第19話 その声はコクエンッ!? 生きてたんですか

――天原恵子


 声をかけると3人の少女たちがパッとこちらの方に振り向いた。

 少女たちは3人とも、前開きの和服風の衣装に腰帯でまとめて下半身に袴を履くというハイカラさんスタイルの衣装を身に着けていた。

 ウルクではボタンが発明されていないので、私が普段着にしているハイカラさんスタイルが女性の標準的な服装になっている。


『その声はコクエンッ!? 生きてたんですか』


 目を見開いて大声をあげたのは三人娘の中で一番小柄な体格の少女ミ・ミカだった。

 確か今年で14歳だと聞いているが、私より身長が低いうえに動きやすさを重視して銀色の髪をこけし人形のようなショートカットにしているので実年齢以上に幼く見える。

 服装はウルクでは毎日のように目にする女性の普段着だが、変わった点があるとすれば袴の上から緋色の腰帯を絞めていることだ。

 帯の長さは痩せ型のミ・ミカの体型に見合わないほど長く、余った部分をお尻の上の部分でリボン結びにしてまとめてあり、帯の両端には黒い球体が縫い付けられている。


『ずっと帰って来ないから、てっきり死んだと思っていたわ~』

『相変わらずハ・マナはキツイわね。私はゴーストなんだから簡単に死んだりしないわよ。何があったかは後で詳しく説明するけどちょっと里帰りしてたの』


 おっとりした口調でツッコミを入れてきた少女ハ・マナは、自分の身長より大きなナギナタを携帯していた。

 ナギナタは威力より振り易さを優先して刃は比較的小ぶりで刃と束の接続部に黒い球体が光っている。

 ヘアスタイルはショートカットのミ・ミカとは対照的に赤味がかった髪を背中まで伸ばしてリボンでまとめている。

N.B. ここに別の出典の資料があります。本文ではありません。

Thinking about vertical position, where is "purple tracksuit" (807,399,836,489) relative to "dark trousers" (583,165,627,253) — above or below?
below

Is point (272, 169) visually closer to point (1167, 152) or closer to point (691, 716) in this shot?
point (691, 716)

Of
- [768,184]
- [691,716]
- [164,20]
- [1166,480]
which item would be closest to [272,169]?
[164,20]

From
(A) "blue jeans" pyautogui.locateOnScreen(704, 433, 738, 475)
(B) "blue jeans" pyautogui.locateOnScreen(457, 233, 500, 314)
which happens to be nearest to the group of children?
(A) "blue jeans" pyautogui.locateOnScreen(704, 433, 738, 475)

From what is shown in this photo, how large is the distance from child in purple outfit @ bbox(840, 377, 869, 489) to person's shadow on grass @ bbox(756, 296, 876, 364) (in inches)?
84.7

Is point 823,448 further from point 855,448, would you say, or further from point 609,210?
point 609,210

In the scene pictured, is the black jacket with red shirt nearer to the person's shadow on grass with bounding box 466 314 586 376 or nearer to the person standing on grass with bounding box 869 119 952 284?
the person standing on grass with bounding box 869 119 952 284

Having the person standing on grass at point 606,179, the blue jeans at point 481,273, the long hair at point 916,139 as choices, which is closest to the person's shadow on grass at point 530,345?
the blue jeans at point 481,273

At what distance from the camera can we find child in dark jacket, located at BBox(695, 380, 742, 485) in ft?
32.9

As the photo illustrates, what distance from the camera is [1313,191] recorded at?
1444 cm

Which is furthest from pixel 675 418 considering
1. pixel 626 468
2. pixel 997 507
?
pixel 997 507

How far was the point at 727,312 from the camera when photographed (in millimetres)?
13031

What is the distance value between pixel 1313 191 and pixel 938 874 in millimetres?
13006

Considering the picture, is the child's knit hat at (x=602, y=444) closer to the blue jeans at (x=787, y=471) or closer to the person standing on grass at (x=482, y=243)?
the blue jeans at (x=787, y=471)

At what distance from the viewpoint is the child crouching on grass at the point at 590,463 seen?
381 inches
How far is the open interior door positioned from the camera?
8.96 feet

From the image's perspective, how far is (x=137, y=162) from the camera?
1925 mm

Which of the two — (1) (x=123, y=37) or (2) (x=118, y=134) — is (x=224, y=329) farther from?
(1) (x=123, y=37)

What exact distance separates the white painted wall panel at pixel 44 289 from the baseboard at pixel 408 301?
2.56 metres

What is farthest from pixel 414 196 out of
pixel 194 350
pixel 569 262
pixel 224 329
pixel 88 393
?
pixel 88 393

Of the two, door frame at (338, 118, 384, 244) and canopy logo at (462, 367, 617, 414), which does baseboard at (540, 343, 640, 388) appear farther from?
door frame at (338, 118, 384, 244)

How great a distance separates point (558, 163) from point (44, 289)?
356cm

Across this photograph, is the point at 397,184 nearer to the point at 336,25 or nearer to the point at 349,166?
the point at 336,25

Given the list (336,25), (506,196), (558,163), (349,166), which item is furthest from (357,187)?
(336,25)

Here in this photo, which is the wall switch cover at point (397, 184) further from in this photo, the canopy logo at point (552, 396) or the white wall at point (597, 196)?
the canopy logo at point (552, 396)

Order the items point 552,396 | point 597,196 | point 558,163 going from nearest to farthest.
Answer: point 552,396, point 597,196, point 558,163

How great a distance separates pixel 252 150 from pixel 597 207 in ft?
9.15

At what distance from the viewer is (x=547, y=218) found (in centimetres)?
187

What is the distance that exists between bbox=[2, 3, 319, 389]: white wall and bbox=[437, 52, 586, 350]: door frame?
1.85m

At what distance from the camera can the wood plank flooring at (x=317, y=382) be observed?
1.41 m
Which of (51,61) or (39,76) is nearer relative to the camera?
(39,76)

『その里帰りと、あの人達ってやっぱり関係があるんですか』

『そうだよ、ハ・ルオ。ちなみに右手の方にいる若い男の人が、私のお兄ちゃんのマモちゃん』


 ハ・マナの妹、ハ・ルオはマモちゃん達に不安げな表情で見つめていた。

 ヘアスタイルは姉と同じく、背中まで伸ばした髪をリボンでまとめるスタイルで。

 弓を使う関係上、着物の上から胸当てを身に着けている。


『あの人達は私の故郷から来た、マモちゃんと私の仕事仲間ってところかな』


 三人は、マモちゃん、牙門さん、アイリスの三人を注意深く観察する。

 無理もない。

 三人が来ている洋服はウルクの文化には存在しない服装だ。

 きっと日本人が街中でドレス姿の人を見るくらい、奇妙な格好だと思われているだろう。

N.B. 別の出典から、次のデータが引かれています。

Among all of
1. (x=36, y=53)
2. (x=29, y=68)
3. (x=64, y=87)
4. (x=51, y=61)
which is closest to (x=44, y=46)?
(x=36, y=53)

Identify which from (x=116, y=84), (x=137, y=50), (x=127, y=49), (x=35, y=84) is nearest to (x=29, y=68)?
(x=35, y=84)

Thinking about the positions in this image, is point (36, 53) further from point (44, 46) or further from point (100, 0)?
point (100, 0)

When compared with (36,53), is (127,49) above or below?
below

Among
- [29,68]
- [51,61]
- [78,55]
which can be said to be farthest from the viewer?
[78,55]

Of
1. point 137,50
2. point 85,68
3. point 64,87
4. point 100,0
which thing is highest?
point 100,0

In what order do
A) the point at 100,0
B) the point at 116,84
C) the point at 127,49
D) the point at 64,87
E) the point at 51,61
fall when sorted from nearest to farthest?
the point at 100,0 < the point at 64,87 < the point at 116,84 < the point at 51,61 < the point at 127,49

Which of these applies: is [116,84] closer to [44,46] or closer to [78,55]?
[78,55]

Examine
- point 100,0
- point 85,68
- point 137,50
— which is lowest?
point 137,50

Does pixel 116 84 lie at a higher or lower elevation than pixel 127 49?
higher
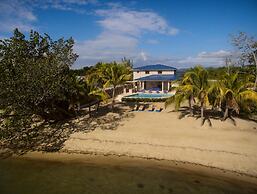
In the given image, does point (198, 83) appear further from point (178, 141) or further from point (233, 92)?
point (178, 141)

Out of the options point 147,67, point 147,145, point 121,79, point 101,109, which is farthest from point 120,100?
point 147,145

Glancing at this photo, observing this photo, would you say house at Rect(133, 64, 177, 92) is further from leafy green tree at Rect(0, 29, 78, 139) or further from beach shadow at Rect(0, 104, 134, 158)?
leafy green tree at Rect(0, 29, 78, 139)

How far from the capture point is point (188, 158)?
16.9 metres

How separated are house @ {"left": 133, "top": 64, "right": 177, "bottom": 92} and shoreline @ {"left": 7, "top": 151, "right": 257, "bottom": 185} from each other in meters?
25.4

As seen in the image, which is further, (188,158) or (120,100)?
(120,100)

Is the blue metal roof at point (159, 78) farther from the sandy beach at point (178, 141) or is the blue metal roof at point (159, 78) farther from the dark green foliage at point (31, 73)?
the dark green foliage at point (31, 73)

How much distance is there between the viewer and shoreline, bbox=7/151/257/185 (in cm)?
1483

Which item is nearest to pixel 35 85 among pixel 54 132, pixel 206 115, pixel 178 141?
pixel 54 132

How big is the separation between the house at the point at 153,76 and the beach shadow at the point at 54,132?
1810 centimetres

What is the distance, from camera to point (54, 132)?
22.1 m

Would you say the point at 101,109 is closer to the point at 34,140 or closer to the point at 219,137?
the point at 34,140

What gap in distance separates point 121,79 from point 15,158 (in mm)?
12125

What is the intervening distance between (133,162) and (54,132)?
880 centimetres

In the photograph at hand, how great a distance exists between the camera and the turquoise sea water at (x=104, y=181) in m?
13.5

『でーもー、コクエンは記憶喪失だって言ってなかった?』

『その記憶が戻ったのよ。だから、肉親に会うために故郷に帰ってたってわけ』

『記憶が戻ったならよかったじゃないですか』

『うん、よかった。おかげでまたマモちゃんと一緒に暮らせるようになったし』

『マモちゃんねえ~』


 ハ・マナがマモちゃんのことを値踏みするように凝視する。


『あと、記憶が戻ったことで本名も思い出しました! 私は恵子、天原恵子よ』

『恵子ですか……』

『よかったらこれからは恵子って呼んで欲しいな。それが私の本当の名前だから』

『判りました恵子。なんにしてもまた会えてうれしいです』


 ミ・ミカは満面の笑顔で私に抱き着いて来る。

 私はマモちゃんと一緒の生活が楽しくて浮かれてたけど、ミ・ミカ達にとって私は半年近く行方不明状態だったのだ。

 心配もしたと思うし、結構寂しい思いをさせてしまったかもしれない。


『大好きなマモちゃんと暮らせるようになったのに、な~んで恵子は戻ってきたの?』

『戻ってきた理由か……』


 それを聞かれて私は言葉に詰まる。

 日本政府からニビルがどんなところなのか調べてくれと頼まれたと言うのは簡単だが、地球という異世界の存在を安易にミ・ミカ達に話していいのかわからない。


『えっと、故郷の友達がウルクのことに興味を持ったから、私の案内で旅行することになったのよ』

『旅行ですか……』


 ミ・ミカが訝しげな視線をマモちゃん達に向ける。

 我ながら苦しい言い訳だった。

 まず前提としてニビルに観光旅行という概念は無い。

 荒野に凶悪なマモノが闊歩し、人の住む領域の大半が小規模な都市国家しかないニビルでは、気楽に景勝地に遊びに行くという発想自体が存在しないのだ。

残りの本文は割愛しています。